Help us to make this transcription better! If you find an error, please
submit a PR with your corrections.
Luciano: Hello and welcome to another episode of AWS Bites. My name is Luciano and I'm joined by Eoin. And we wanted to talk about DuckDB for a while. And today we finally get to do just that. So a few years ago, we started to hear lots of excitement from our data scientists and analysts friends and all colleagues and everyone was talking about DuckDB and they were super excited and we couldn't figure out exactly why.

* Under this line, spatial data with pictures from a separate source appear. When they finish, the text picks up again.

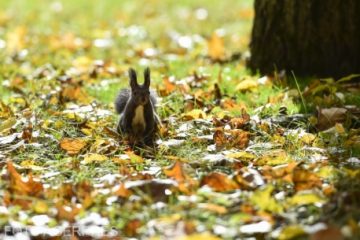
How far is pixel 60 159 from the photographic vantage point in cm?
378

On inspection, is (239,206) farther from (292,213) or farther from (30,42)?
(30,42)

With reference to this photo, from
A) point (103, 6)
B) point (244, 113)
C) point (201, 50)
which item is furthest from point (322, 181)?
point (103, 6)

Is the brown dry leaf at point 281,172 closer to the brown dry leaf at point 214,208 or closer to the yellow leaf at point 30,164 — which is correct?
the brown dry leaf at point 214,208

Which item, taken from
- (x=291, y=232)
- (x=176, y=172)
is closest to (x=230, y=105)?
(x=176, y=172)

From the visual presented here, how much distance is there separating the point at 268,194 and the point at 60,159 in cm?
141

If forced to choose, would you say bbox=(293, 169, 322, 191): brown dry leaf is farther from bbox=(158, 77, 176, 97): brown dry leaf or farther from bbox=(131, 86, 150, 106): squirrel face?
bbox=(158, 77, 176, 97): brown dry leaf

But finally, we have used it in a few different projects and now we really understand why everyone is excited about that. So today we want to share with you how DuckDB is becoming a must-have tool for anyone who has some data on a S3 bucket somewhere and will need to do some kind of analytical job with that data. So we'll share some use cases and how to get started. And by the way, there is a little bit of a treat at the end. If you are missing the recently retired S3 Select feature on AWS, stay tuned until the end, we might have a surprise for you. Hopefully a better option that you can use today. So let's get into it. AWS Bites is brought to you by Forteorem, our sponsor. And if you're looking for a partner to architect, develop, and modernize on AWS, give Forteorem a call. You can check out all the details at fourtheorem.com. So Eoin, maybe we can start by giving a little bit of an explanation of what DuckDB is. Well, it's a database, but specifically it's an in-memory analytical database.
Eoin: So when you think in-memory, you might think of things like SQLite, sometimes known as SQLite, but this is for analytical or OLAP workloads. So you can therefore run it locally because it's in-memory, but you can also run it in the cloud, basically anywhere. And it's SQL first. So anyone with knowledge of SQL can pick it up and use it really very quickly. It works with a lot of different storage formats.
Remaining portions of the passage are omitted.